Philip's Family Matters - Part I

In the past few columns the Jester has asked readers to let me know what you would like to read about the Royal families of the world. Several of you have submitted some intriguing subjects, and over the next few columns I will attempt to cover them as best research allows. First though I have to admit to a slight historical oops in last month’s column. Probably nobody else noticed, but just for the record I said that Queen Anne succeeded King William IV in 1702. Wrong. She succeeded William III, as sister to his Queen Mary II. King William IV reigned 1830-37 between his brother George IV and his niece Queen Victoria. Neither monarch left any legitimate heirs. 

One reader asked about Prince Philip’s Greek roots and his family relations, so I thought I would try to tackle it this month and next. His family history is so vast and his family tree (actually a forest) so dense that any attempt to explain the intricacies of all the branches is far beyond the scope of this column. So is all the historical background against which his story takes place. But a little bit of family and historical background is necessary to make sense of the circumstances against which the Greek Royal Family survived. Hold on, gentle reader, it’s going to be a bumpy ride!

▶ Supplied information
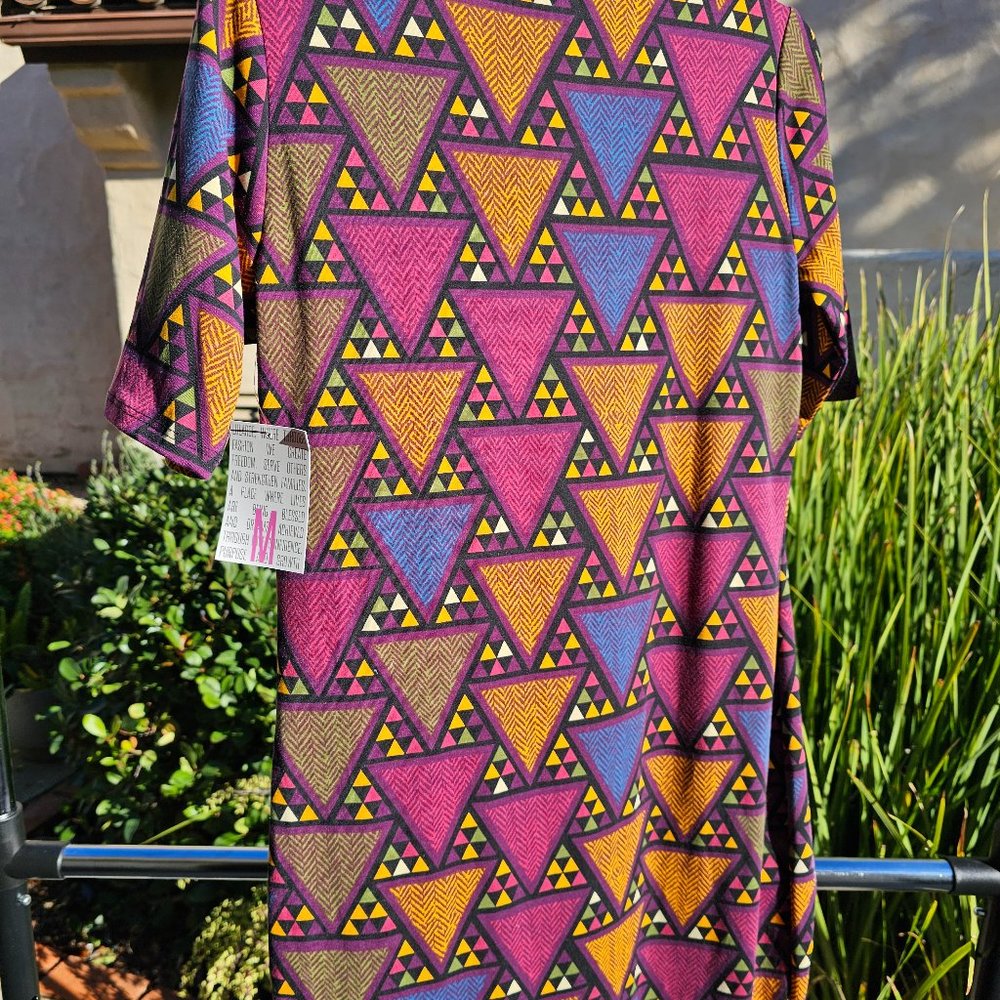 LuLaRoe dress..Julia style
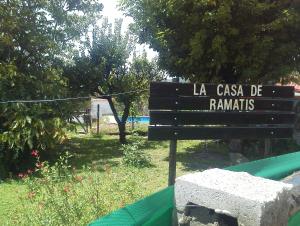 Gallery image of La Casa de Ramatis in Valle Hermoso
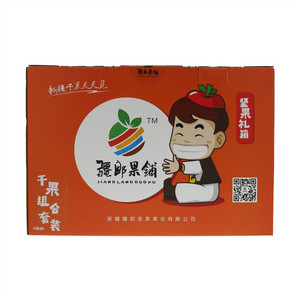 干果组合套装（八袋装）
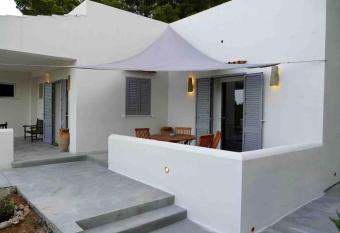 Dimora delle Tonnare has Balcony rooms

▶ Work to be completed
Pick up the column on Prince Philip's family after its final sentence and write the paragraph that comes next.

▶ Task result
The seven Ionian Islands, which lie off the northwest coast of Greece, have been held by various powers throughout centuries of European warfare in the attempt to guard their positions in the Mediterranean. In 1814 Britain assumed ownership and set up headquarters on the island of Corfu, just across the strait from Albania. By 1829 the then superpowers, Britain, France and Russia, decided that their control over Greece was no longer strategically necessary in their own war with the Ottoman Empire (Turkey, Greece’s perennial enemy). Under their protection the newly independent kingdom of Greece was formed in 1832. Their first king was 17-year-old Otto of Bavaria. Otto endeared himself quickly by adopting Greek dress and changing his name to the Greek form of Orthon. But the Bavarian advisers he brought with him, to serve as regency until he turned 21, did not. Despite his best efforts their actions turned the government against him and in 1843 Otto agreed to a new constitution, which he writhed under. During the Crimean War, thinking that if he sided with the surely-victorious Russians against the Turks he could expand Greece’s borders, he declared against his protectors Britain and France, who fought for the Turks. Russia lost, he was blamed and deposed in 1862.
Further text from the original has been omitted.